# Hypothesis Testing

Shamelessly stolen from: <br>
https://github.com/eceisik/eip/blob/main/hypothesis_testing_examples.ipynb

In [1]:
import numpy as np
from scipy import stats
import pandas as pd
pd.options.display.float_format = '{:,.4f}'.format

In [7]:
def check_normality(data, threshold=30):
    """
    Perform a normality test using the Shapiro-Wilk test for small samples
    and the Kolmogorov-Smirnov test for larger samples.

    Parameters:
    data (list or array-like): The sample data to test for normality.
    threshold (int): The sample size threshold to switch between tests.

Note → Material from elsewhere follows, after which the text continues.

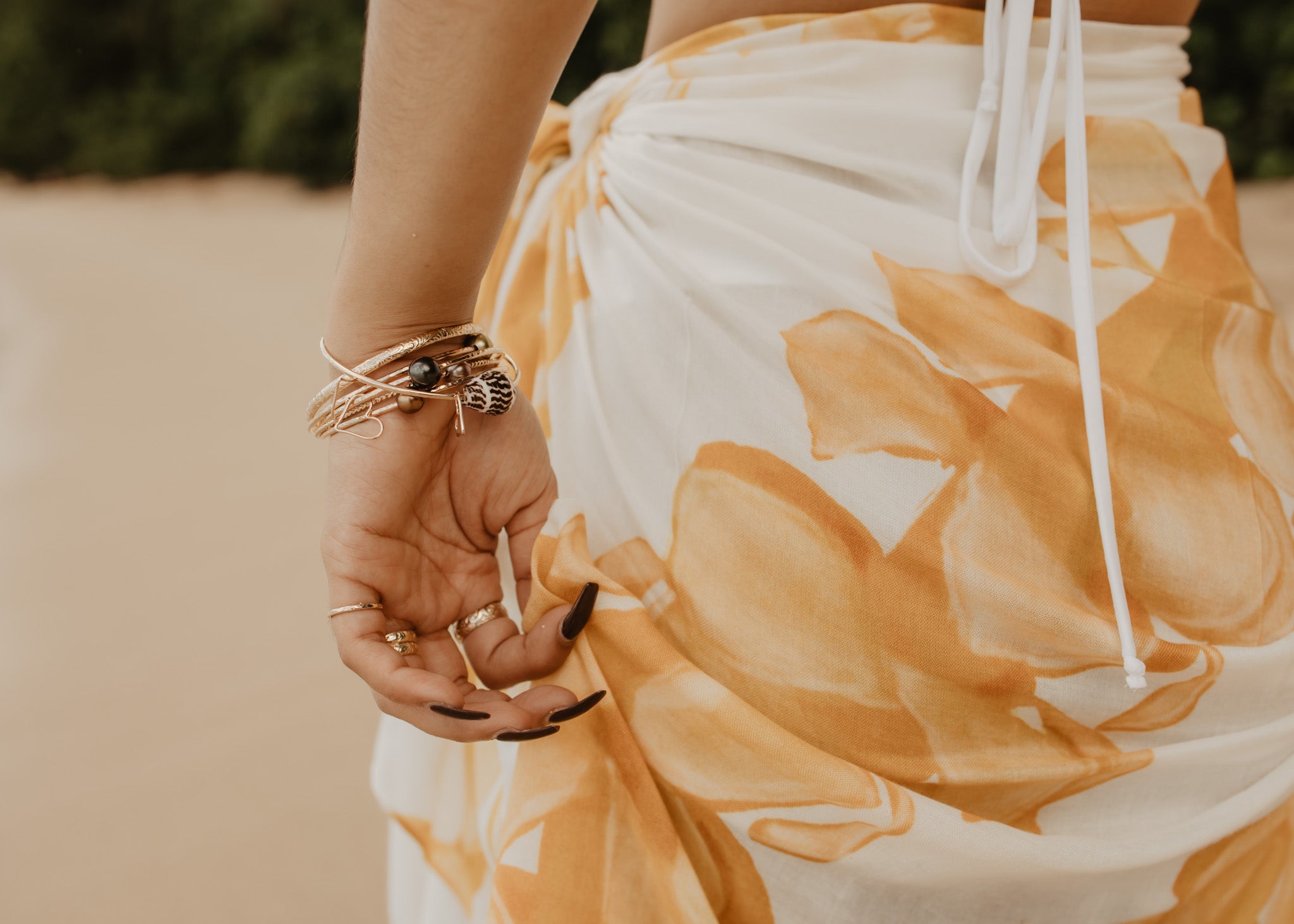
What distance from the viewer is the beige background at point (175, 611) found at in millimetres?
1551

Default is 30.

    Returns:
    test_name (str): The name of the test performed.
    statistic (float): The test statistic.
    p_value (float): The p-value of the test.
    """
    
    n = len(data)
    
    if n <= threshold:
        test_name = "Shapiro-Wilk"
        statistic, p_value = stats.shapiro(data)
    else:
        test_name = "Kolmogorov-Smirnov"
        statistic, p_value = stats.kstest(data, 'norm', args=(np.mean(data), np.std(data)))
    
    print("p value:%.4f" % p_value)
    if p_value <0.05:
        print("Reject null hypothesis >> The data is not normally distributed")
    else:
        print("Fail to reject null hypothesis >> The data is normally distributed") 

In [10]:
def check_variance_homogeneity(group1, group2):
    test_stat, p_val = stats.levene(group1, group2)
    print("p value:%.4f" % p_val)
    if p_val <0.05:
        print("Reject null hypothesis >> The variances of the samples are different.")
    else:
        print("Fail to reject null hypothesis >> The variances of the samples are same.")

## Q1.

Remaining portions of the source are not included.